Say how many lines in the following entries include "full", and add nothing else.

_Material provided_.

++++++++++

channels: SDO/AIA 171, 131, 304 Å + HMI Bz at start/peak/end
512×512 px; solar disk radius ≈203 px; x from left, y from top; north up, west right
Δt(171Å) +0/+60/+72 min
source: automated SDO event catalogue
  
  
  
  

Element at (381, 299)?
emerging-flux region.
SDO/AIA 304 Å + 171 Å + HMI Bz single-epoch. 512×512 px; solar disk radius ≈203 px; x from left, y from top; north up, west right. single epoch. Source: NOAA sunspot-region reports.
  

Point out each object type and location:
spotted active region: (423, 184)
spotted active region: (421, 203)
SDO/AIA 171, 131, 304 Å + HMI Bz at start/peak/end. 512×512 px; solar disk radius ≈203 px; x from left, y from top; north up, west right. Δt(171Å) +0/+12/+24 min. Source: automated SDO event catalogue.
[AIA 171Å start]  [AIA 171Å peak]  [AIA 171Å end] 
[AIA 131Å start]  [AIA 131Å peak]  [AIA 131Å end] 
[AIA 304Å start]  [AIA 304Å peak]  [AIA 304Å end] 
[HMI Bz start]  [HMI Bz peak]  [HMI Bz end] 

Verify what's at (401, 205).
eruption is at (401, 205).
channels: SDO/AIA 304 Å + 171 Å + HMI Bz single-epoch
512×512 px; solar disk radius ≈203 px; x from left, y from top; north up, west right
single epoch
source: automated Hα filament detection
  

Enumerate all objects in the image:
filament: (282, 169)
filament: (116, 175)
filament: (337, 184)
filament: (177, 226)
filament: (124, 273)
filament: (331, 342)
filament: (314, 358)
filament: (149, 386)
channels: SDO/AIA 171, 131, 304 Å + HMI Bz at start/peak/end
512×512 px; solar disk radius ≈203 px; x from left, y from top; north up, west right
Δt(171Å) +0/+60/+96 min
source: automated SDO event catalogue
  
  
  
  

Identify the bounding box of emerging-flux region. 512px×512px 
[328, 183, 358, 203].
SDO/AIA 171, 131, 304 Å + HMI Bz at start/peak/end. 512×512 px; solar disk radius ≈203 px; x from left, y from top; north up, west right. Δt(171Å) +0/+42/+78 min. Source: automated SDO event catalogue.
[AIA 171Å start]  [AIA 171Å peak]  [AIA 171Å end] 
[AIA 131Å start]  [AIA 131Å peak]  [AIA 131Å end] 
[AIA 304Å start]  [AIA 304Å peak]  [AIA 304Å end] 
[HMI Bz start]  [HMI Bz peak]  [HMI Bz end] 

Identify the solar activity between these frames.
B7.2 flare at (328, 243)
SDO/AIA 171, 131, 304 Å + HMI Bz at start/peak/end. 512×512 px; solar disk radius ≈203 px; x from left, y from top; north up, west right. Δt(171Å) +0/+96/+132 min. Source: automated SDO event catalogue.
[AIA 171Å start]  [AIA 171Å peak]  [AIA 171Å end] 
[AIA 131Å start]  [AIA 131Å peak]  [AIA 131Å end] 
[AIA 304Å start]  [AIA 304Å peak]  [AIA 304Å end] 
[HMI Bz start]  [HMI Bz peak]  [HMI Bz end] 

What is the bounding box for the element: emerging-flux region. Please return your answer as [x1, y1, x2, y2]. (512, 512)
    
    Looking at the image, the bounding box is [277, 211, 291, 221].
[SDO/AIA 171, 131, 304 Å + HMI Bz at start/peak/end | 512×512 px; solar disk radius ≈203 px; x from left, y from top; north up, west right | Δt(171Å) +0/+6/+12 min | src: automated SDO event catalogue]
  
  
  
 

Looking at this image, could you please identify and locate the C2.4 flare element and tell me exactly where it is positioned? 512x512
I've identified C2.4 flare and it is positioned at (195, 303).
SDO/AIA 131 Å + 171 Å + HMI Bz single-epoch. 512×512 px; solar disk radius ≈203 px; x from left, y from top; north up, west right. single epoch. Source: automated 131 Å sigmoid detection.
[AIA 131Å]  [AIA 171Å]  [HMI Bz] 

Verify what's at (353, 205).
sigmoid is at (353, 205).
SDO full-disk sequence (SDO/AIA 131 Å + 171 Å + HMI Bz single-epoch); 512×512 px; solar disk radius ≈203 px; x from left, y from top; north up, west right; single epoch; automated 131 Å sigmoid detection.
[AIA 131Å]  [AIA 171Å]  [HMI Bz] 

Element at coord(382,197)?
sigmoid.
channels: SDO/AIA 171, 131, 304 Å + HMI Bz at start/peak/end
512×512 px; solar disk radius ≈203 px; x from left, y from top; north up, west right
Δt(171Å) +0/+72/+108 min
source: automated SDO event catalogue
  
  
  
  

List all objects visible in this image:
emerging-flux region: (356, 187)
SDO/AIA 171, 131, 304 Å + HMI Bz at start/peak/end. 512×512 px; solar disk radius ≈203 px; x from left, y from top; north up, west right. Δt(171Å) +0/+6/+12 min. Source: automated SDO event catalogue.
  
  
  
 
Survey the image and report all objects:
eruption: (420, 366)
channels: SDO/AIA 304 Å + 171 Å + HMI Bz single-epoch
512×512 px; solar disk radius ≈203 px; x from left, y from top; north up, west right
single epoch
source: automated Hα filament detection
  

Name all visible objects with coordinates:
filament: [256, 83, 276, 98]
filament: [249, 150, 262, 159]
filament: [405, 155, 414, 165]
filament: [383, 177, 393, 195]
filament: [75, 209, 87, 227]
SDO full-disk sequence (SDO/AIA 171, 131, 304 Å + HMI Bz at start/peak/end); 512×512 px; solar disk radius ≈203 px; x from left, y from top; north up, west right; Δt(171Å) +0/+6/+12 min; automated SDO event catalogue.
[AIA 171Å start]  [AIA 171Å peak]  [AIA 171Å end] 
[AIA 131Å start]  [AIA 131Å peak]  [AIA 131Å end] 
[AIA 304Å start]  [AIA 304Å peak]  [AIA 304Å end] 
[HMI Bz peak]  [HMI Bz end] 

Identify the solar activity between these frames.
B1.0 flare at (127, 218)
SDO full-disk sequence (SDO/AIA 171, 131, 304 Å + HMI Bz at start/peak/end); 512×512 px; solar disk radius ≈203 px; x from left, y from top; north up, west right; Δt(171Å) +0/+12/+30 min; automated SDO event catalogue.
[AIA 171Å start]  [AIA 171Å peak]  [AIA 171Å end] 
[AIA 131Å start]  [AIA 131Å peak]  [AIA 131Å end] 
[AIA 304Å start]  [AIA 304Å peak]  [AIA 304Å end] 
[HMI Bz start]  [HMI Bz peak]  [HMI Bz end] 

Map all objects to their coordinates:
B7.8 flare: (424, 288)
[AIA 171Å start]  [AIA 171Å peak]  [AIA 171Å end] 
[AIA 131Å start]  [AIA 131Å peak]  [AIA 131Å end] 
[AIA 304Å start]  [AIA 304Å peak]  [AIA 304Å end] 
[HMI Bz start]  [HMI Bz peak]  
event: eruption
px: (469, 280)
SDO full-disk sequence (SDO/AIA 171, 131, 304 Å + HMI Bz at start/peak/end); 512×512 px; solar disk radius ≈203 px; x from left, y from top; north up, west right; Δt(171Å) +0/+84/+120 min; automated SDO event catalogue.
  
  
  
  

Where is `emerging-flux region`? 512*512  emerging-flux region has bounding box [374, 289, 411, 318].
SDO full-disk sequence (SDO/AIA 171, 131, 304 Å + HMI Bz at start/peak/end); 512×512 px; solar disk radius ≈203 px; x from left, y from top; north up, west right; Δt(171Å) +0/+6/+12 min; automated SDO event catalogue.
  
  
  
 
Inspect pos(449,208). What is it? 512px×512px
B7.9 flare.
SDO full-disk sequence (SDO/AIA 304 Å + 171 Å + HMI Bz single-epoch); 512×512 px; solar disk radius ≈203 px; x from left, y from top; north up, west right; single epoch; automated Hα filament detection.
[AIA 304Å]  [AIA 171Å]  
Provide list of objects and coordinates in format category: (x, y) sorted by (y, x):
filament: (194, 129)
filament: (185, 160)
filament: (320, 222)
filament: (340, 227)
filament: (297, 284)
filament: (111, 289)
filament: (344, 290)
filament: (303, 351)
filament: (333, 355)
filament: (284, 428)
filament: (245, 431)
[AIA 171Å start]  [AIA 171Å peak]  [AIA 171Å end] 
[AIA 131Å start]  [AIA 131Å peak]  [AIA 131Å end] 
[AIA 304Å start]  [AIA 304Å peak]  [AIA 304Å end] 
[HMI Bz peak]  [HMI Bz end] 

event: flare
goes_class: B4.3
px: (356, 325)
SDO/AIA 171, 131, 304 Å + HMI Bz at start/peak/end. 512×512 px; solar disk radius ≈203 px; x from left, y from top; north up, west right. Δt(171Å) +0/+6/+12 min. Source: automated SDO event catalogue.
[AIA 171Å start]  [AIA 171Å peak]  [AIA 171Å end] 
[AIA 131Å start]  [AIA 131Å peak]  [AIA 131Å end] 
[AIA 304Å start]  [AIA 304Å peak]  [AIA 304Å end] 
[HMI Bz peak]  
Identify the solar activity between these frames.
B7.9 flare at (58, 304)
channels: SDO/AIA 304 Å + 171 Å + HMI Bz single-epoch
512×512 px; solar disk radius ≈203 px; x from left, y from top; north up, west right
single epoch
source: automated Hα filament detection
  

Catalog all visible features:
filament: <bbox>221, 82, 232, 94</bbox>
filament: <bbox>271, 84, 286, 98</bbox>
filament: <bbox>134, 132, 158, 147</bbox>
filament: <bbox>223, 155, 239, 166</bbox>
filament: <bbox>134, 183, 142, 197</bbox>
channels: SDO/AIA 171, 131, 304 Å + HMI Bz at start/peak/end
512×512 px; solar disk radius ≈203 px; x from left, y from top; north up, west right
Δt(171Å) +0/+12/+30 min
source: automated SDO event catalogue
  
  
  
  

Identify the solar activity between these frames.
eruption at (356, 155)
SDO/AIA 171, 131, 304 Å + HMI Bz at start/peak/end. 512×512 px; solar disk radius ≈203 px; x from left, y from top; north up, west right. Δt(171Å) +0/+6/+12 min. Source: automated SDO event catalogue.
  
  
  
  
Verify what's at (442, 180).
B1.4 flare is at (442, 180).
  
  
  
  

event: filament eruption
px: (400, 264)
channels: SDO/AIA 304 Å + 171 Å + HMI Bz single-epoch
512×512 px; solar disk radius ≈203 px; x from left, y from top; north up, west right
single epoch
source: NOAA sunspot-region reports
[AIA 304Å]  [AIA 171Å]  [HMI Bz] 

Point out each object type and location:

++++++++++

_Answer section_.
6